Mijoba, who has been critical of international efforts to bring aid to Haiti in the past, said donors need to rethink their definition of help. After the 2021 earthquake that struck the Grand’Anse and southwest regions many of promises were made. But those communities are still struggling to recover.

That struggle is further compounded by Haiti’s worsening gang violence and what she sees as a failure by the international community to help.

“With each disaster, we just talk about how we’re going to rebuild better,” Mijoba said. “I don’t see it. I’ve been living and working in Jérémie for 10 years and I am still waiting to see this rebuilding better. Look at the bridge. That bridge should have been built higher, stronger and in fact many in the community said it wasn’t a good idea to build it where they did because of the rains that caused the river to widen.”

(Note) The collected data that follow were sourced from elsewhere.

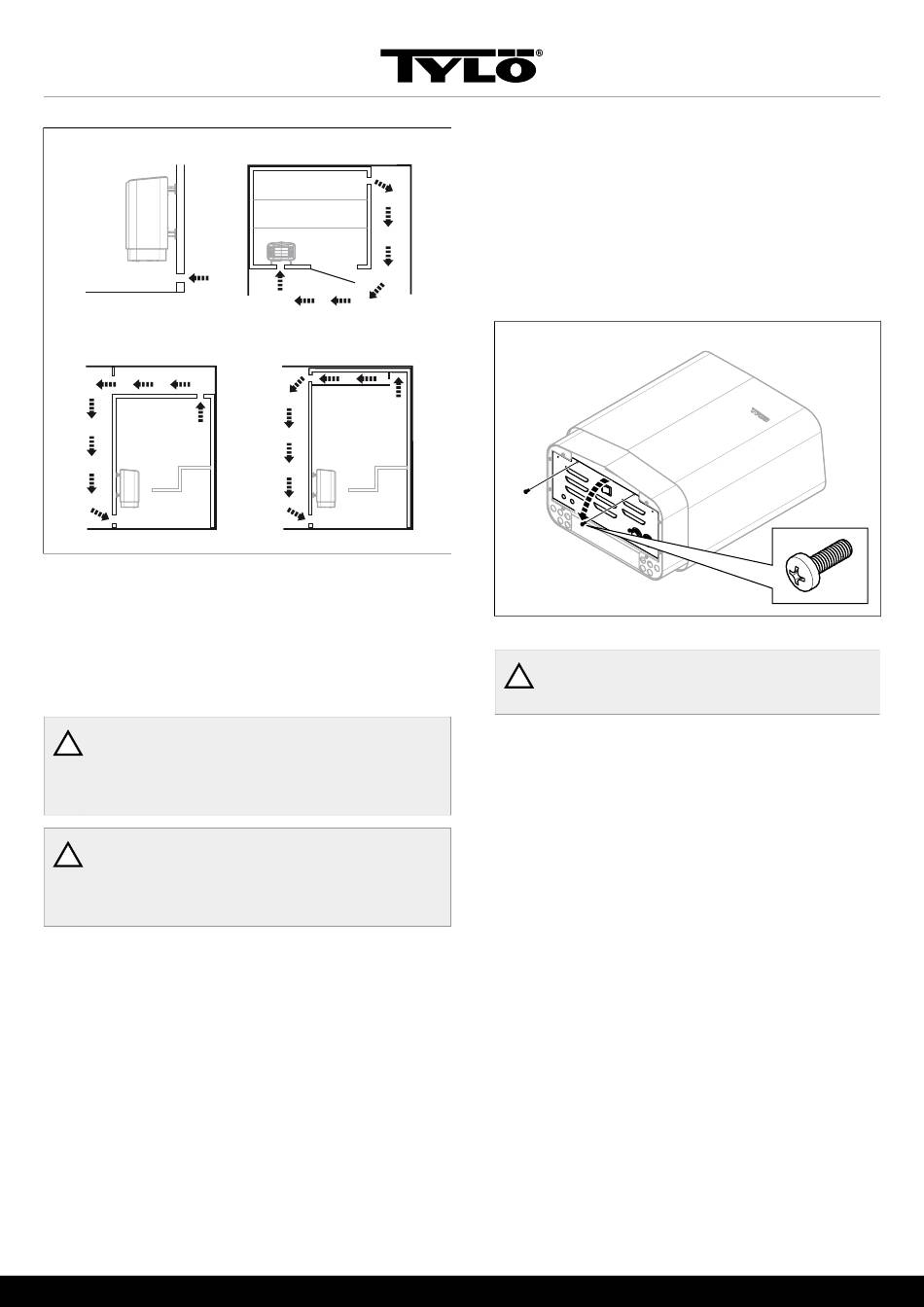 TYLÖ®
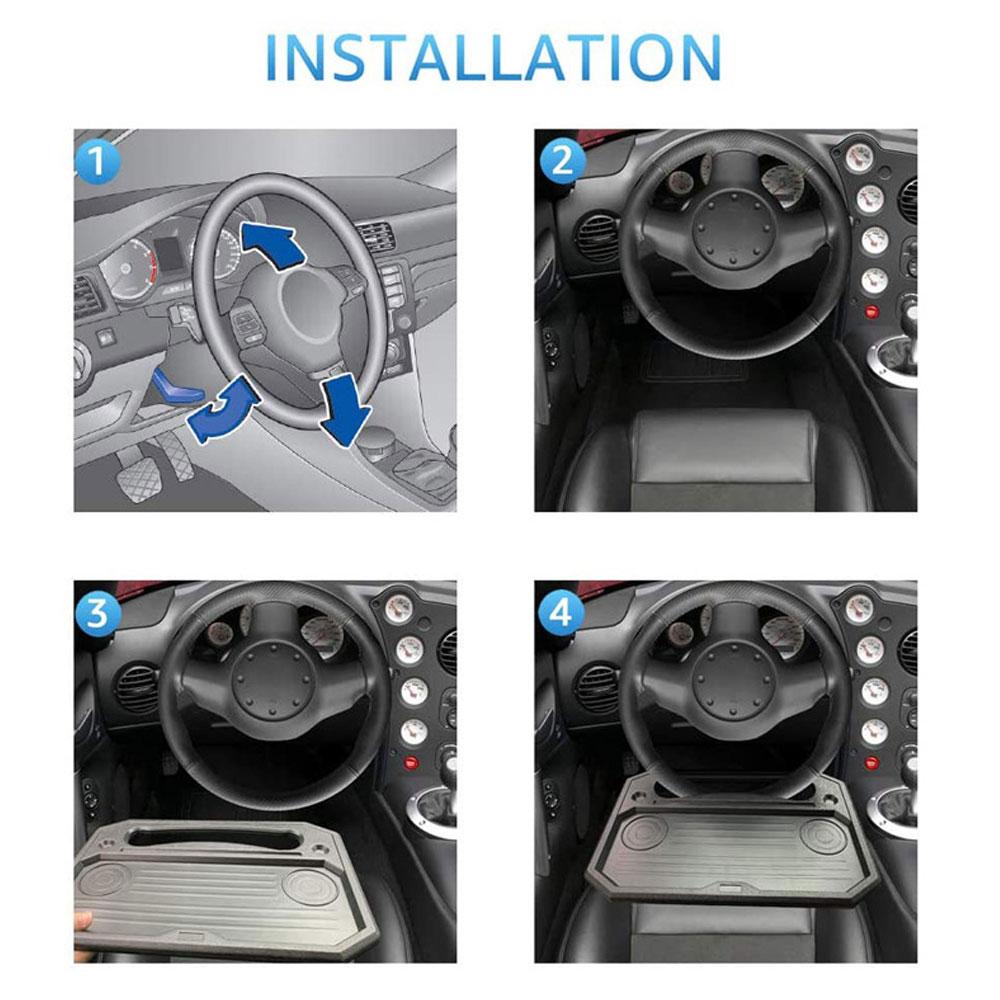 INSTALLATION

1

2

3

4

The bridge, installed temporarily last year to replace another one that collapsed in the 2021 earthquake, became impassable after it was submerged in water during the floods and part of its off ramp washed away. Workers made repairs but concerns remain that more rain will make it unstable or impassable. The Office of Civil Protection said Tuesday that National Road 7 connecting Jérémie to Les Cayes was blocked.

Mijoba also echoed a common complaint that everything is centralized in Port-au-Prince.

“It leaves everybody in the country, including the displaced people who are leaving Port-au-Prince, with nothing. There is no humanitarian aid to assist all of these individuals because nothing can arrive,” she said.

In the month of March alone, she said, her health charity received 157 displaced pregnant women seeking care. In April, there were 77.

The death of President Jovenel Moïse five weeks before the August 2021 earthquake exacerbated Haiti’s problems, Mijoba said, but did not start them. The volatile gang situation in Martissant, a key thoroughfare for anyone trying to get to the southern peninsula from the capital, already existed.

“We kept saying it needs to be addressed and we kept asking for help and we all got ignored,” she said. “Things have fallen apart further and they are going to continue to fall apart further including in all of the other areas of Haiti. And where is everybody going to go?”